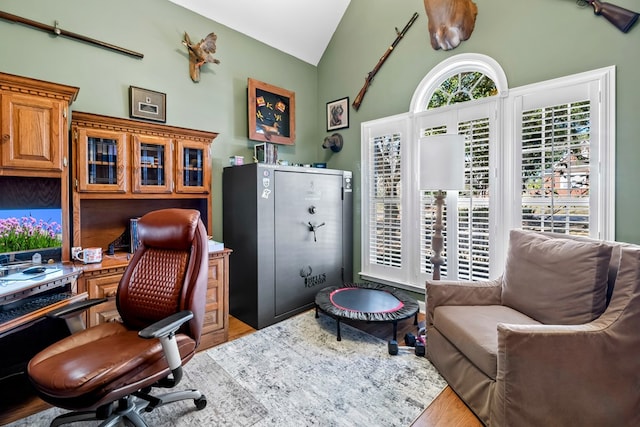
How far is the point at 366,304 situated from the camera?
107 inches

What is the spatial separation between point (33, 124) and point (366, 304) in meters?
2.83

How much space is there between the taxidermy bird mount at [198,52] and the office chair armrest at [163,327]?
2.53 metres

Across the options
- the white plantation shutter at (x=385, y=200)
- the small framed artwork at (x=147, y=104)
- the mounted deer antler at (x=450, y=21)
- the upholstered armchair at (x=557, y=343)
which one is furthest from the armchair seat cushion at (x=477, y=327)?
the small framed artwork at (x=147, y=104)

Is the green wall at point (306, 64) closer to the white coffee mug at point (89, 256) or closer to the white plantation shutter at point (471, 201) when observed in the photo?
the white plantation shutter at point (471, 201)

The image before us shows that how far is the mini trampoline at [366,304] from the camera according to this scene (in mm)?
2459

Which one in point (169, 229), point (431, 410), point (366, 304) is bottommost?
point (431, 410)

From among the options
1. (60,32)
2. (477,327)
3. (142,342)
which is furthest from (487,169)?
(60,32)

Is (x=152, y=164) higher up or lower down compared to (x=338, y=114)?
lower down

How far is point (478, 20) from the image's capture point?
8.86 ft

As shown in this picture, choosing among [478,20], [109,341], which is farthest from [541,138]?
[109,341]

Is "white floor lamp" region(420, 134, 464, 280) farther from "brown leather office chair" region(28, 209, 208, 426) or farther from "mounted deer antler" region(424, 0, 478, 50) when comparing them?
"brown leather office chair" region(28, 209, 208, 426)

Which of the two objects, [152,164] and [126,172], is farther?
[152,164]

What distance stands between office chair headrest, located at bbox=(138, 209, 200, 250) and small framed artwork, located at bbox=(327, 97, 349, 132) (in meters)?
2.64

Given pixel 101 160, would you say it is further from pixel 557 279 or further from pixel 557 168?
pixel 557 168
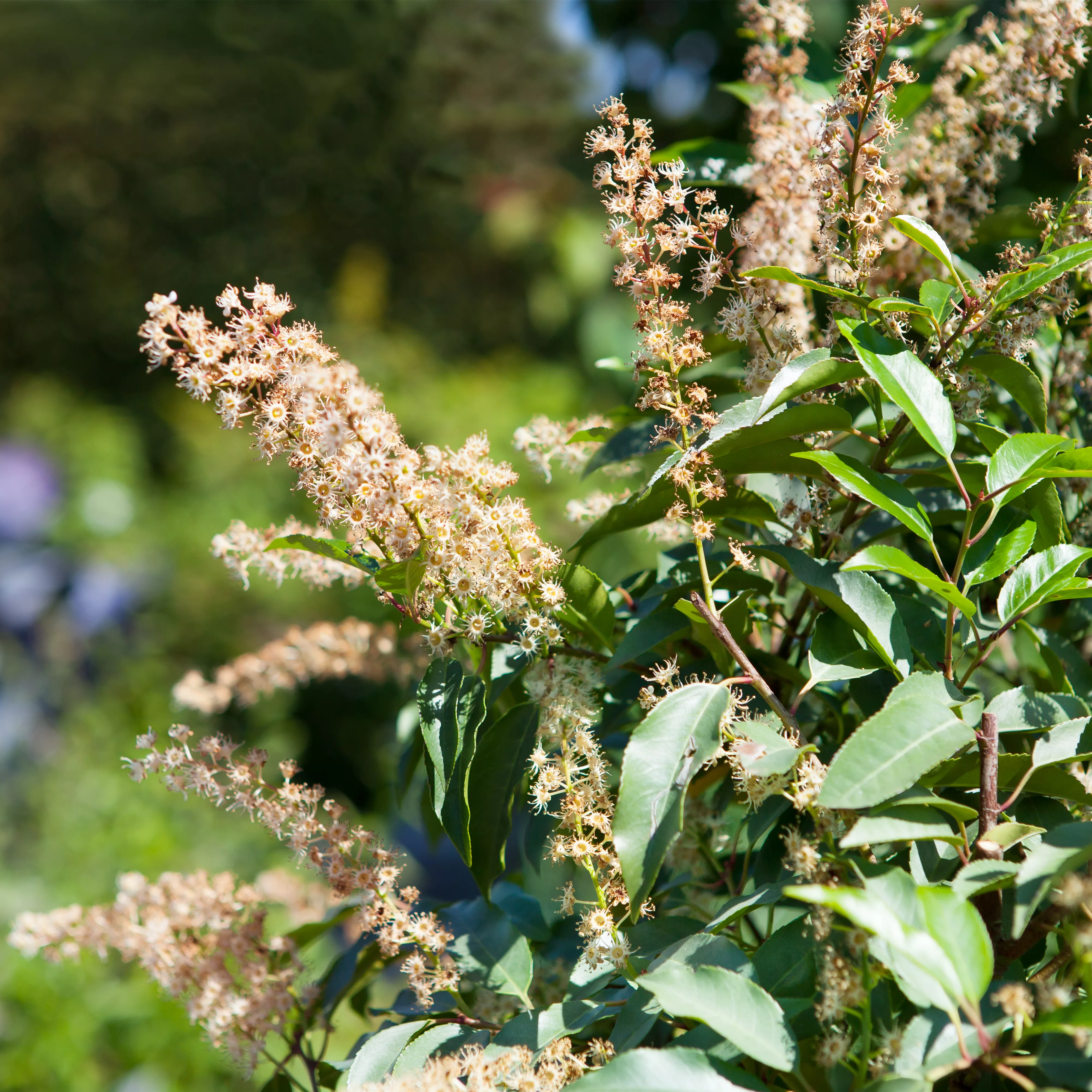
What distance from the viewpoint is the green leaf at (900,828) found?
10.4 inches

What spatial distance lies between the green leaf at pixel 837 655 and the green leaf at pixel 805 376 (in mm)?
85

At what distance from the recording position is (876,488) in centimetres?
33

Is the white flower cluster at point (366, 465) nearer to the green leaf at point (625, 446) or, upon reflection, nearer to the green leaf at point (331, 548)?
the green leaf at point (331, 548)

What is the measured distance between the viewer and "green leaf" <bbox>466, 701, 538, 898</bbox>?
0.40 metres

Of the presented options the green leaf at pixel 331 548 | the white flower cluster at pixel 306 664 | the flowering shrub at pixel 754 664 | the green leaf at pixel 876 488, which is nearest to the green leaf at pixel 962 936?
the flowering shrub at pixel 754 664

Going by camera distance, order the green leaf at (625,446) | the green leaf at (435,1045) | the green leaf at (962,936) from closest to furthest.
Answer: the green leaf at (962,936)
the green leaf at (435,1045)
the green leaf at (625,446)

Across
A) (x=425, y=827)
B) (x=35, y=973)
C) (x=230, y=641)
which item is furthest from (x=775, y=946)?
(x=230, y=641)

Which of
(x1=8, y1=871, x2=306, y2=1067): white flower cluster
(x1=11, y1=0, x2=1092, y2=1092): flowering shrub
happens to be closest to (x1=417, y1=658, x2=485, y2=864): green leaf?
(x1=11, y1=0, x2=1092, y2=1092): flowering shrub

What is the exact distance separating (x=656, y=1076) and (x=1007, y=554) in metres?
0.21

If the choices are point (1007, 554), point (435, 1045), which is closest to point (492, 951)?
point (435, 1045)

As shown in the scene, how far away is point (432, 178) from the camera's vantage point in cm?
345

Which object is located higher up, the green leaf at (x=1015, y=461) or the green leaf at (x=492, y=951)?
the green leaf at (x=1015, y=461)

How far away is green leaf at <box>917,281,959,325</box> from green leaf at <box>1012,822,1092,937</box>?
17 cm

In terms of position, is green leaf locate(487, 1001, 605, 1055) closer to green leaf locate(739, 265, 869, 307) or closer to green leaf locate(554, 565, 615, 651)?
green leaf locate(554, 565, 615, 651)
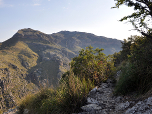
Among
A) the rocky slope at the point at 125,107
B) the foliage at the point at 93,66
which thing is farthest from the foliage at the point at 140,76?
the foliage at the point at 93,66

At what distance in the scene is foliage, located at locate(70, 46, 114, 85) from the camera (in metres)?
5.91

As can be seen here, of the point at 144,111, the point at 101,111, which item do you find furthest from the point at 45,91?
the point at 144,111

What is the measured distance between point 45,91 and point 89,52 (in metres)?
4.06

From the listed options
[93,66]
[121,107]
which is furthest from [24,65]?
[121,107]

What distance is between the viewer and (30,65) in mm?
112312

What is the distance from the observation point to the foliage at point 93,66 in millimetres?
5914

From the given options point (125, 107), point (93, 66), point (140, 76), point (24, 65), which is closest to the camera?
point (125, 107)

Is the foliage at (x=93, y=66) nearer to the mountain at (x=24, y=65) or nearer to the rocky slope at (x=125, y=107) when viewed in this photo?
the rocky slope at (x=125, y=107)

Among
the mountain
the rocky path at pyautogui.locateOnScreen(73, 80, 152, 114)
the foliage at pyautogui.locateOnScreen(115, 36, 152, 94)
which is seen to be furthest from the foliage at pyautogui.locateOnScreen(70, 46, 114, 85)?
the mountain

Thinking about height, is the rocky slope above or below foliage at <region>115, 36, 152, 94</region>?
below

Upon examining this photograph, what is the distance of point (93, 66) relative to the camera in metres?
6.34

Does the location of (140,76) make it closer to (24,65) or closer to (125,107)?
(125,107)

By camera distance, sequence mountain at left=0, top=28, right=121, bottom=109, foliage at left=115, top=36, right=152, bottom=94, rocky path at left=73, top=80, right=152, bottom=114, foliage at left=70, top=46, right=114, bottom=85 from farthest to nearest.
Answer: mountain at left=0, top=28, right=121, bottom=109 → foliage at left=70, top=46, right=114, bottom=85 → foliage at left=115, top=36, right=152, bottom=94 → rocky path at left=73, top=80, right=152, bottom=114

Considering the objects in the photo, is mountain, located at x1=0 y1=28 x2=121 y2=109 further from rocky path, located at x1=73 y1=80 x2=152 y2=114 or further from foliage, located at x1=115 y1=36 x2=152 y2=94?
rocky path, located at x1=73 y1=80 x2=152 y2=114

------------------------------

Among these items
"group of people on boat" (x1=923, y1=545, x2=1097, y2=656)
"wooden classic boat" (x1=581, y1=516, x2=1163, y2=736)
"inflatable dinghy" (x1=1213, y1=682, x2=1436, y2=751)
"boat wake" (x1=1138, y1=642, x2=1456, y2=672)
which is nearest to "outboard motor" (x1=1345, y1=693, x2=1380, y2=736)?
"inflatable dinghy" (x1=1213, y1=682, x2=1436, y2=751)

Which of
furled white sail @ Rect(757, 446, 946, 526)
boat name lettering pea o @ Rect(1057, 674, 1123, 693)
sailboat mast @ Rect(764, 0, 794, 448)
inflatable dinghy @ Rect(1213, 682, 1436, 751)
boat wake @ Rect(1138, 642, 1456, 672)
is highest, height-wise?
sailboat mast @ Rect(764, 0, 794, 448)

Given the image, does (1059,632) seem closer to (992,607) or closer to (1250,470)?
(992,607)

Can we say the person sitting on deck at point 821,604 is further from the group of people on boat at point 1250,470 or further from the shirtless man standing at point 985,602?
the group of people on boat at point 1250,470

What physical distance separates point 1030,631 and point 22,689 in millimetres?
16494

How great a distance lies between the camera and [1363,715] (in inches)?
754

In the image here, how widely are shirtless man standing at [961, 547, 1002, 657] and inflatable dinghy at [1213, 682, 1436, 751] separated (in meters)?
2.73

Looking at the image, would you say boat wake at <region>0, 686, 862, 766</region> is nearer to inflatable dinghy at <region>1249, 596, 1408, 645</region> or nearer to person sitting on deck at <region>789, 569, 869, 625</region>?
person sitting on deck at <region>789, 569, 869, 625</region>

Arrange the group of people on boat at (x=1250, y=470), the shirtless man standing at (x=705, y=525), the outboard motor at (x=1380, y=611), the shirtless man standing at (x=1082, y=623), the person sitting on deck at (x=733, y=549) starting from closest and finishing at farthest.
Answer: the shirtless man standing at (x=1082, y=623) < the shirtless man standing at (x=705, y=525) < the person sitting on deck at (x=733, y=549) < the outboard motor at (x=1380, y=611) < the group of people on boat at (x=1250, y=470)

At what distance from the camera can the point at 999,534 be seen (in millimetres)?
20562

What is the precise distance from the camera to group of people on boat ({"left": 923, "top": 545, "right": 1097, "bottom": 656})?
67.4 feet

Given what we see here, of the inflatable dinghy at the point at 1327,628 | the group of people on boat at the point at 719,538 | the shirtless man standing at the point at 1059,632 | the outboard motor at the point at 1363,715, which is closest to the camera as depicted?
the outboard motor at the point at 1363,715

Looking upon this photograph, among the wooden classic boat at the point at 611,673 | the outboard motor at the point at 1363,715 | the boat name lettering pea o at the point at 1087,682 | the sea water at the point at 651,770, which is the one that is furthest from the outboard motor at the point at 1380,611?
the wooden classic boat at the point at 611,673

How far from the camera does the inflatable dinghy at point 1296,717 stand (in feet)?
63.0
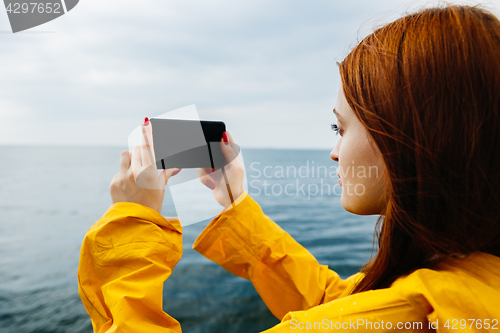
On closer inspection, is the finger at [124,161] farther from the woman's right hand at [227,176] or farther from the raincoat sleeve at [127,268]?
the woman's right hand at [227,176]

------------------------------

[What you have to do]
Rewrite as a numbered list every line of the records above, from the line containing "How far is the point" down to the line containing "2.53 metres", and omit the blank lines.

[The answer]
1. How far is the point at 366,304 situated from the camera?
2. 107 inches
3. What is the spatial separation between point (33, 124) and point (366, 304) in meters?
4. 2.83
5. How much space is there between the taxidermy bird mount at [198,52] and the office chair armrest at [163,327]?
6. 2.53 metres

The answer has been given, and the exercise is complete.